LATIHAN TERTULIS A
Salin kembali seluruh bagian kutipan halaman mulai dari "Yesus pun berkeliling" sampai "mereka (Mat 4:23).", lalu ubah "Galilea" menjadi "Yudea".
LATIHAN TERTULIS B
Menurut kutipan halaman, injil apa yang harus diberitakan menjelang akhir jaman?

KUTIPAN HALAMAN
※ ※ ※

Jumat, 10 Mei 2013

Yesus Kristus, Sang Pemberita Injil Kerajaan


Yesus Kristus, Sang Pemberita Injil Kerajaan

Belakangan ini kita diguncangkan dengan aliran pengajaran tentang injil kemakmuran, yang pada ujungnya berakhir dengan penyelewengan keuangan dan perkara pidana dari para pengajarnya. Dengan melihat buah yang dihasilkannya, tentu saja kita tidak perlu mengupas pengajaran injil kemakmuran ini lebih jauh. Sebab Alkitab kita mencatat bahwa menjelang akhir jaman, injil yang harus diberitakan adalah Injil Kerajaan (Mat 24:14). Berita baik tentang Kerajaan inilah yang dibawa mula-mula oleh Yesus Kristus.

Yesus pun berkeliling di seluruh Galilea; Ia mengajar dalam rumah-rumah ibadat dan memberitakan Injil Kerajaan Surga serta menyembuhkan orang-orang di antara bangsa itu dari segala penyakit dan kelemahan mereka (Mat 4:23).

Jika kita baca Injil Matius pasal keempat, kita mendapati Yesus Kristus dibawa oleh Roh Kudus untuk dicobai, tentu saja hal ini sangat menarik jika dibicarakan, bagaimana Yesus yang adalah Firman Allah yang telah mewujud jadi manusia itu masih perlu dicobai kemanusiaan-NYA oleh iblis. Setelah kemanusiaan Yesus teruji atau lulus dari cobaan iblis itu, maka malaikat-malaikat melayani DIA, barulah Yesus tampil dan mulai mengajar serta berkeliling untuk memberitakan kabar sukacita bahwa “Kerajaan Sorga sudah dekat”.
Kembali kepada artikel tentang pemulihan segala sesuatu yang menjadi tanda akhir jaman, maka pola kerja Bapa surgawi kita dalam mempersiapkan hamba-hamba-NYA guna melakukan dan menggenapi rencana agung-NYA, pastilah akan kembali kepada pola yang dialami oleh Yesus Kristus. Jika pendeta ataupun mereka yang melayani jemaat belum atau tidak melalui atau bahkan mengabaikan pola proses seperti yang Yesus Kristus alami sebelum pelayanan-NYA, maka tentulah mereka akan mengalami kegagalan dalam memberitakan Injil Kerajaan Tuhan. Kecenderungan yang muncul dari para “hamba tuhan” ini adalah membangun kerajaan mereka sendiri.

※ ※ ※

Catatan dataset
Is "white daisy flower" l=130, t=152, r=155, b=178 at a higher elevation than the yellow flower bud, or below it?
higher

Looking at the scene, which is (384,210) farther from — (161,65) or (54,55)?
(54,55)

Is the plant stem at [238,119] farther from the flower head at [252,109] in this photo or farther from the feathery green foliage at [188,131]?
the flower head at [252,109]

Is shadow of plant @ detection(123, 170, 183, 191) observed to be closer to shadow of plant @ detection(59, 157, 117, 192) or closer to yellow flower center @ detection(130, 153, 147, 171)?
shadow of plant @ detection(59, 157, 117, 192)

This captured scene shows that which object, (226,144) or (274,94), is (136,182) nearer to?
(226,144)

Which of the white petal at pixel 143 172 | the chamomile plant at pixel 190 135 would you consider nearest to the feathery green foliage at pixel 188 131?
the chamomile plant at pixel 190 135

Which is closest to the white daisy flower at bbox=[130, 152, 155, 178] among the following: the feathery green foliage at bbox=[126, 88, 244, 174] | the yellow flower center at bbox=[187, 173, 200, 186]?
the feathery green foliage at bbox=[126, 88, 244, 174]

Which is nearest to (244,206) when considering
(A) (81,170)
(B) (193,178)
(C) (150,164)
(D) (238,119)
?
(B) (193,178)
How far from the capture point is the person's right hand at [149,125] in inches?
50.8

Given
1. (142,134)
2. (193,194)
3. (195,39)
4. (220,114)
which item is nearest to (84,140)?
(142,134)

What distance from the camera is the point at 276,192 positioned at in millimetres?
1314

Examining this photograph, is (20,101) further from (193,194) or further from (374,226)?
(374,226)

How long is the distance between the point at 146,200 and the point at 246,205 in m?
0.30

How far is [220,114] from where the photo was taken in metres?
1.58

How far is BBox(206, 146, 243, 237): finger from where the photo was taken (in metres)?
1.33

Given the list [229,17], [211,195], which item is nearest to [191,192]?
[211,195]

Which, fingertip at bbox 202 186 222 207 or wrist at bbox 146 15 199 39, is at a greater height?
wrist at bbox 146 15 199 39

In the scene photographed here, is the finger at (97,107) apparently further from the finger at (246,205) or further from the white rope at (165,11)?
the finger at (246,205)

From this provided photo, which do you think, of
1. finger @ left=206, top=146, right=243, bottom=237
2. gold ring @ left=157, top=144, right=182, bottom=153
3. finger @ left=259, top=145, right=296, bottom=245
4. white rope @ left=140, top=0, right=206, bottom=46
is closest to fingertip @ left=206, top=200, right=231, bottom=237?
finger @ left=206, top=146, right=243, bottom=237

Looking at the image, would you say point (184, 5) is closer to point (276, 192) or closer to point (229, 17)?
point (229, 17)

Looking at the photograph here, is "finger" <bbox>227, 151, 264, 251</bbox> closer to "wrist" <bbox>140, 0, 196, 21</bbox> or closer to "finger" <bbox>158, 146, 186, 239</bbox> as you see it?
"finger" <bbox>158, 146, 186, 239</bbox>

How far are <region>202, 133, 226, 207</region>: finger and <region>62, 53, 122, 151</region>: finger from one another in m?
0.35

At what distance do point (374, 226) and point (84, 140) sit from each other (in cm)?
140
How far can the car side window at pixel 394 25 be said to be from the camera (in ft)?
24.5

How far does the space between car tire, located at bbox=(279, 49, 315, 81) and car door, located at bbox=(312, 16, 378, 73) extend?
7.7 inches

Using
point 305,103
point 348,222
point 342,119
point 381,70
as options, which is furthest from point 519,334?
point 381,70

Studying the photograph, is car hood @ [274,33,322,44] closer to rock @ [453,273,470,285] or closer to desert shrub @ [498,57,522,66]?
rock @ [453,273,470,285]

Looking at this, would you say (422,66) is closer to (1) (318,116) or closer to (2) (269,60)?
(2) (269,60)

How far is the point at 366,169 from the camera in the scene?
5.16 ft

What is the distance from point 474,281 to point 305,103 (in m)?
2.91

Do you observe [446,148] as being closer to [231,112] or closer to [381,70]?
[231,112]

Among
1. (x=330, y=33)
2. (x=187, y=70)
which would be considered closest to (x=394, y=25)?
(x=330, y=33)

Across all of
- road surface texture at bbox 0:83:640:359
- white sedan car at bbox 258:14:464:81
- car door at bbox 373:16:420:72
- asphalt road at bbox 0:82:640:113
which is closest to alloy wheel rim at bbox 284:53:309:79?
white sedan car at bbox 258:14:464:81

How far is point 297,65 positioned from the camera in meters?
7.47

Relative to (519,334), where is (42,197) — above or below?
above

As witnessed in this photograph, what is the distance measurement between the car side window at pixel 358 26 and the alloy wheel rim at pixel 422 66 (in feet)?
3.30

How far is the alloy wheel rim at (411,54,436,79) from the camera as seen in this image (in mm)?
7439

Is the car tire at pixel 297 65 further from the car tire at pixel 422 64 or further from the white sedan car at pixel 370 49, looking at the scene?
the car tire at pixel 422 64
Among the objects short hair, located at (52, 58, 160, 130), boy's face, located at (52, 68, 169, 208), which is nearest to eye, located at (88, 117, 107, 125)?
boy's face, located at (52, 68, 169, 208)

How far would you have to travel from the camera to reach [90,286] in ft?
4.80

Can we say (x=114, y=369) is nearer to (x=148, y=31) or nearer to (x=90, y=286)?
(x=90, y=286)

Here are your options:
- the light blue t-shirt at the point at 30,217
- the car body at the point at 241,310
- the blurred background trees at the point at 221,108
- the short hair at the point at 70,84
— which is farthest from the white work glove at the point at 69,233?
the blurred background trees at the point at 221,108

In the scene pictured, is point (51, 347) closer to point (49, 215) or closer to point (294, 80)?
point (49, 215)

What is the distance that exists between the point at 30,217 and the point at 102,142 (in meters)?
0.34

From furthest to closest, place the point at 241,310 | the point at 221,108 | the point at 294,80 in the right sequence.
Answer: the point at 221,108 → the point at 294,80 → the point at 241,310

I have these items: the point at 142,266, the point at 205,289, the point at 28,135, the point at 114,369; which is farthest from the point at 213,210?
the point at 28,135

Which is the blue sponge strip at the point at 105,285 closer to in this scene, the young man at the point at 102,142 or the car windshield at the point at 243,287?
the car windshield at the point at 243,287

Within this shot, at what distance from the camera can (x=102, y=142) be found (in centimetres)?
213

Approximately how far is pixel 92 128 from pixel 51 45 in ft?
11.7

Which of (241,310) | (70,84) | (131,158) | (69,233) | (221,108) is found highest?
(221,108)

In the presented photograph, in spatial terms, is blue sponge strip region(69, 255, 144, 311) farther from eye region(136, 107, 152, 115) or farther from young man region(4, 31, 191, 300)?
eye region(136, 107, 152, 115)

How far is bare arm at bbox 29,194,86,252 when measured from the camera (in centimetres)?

※ ※ ※

KELUARAN LENGKAP A
Yesus pun berkeliling di seluruh Yudea; Ia mengajar dalam rumah-rumah ibadat dan memberitakan Injil Kerajaan Surga serta menyembuhkan orang-orang di antara bangsa itu dari segala penyakit dan kelemahan mereka (Mat 4:23).

KELUARAN LENGKAP B
Injil Kerajaan.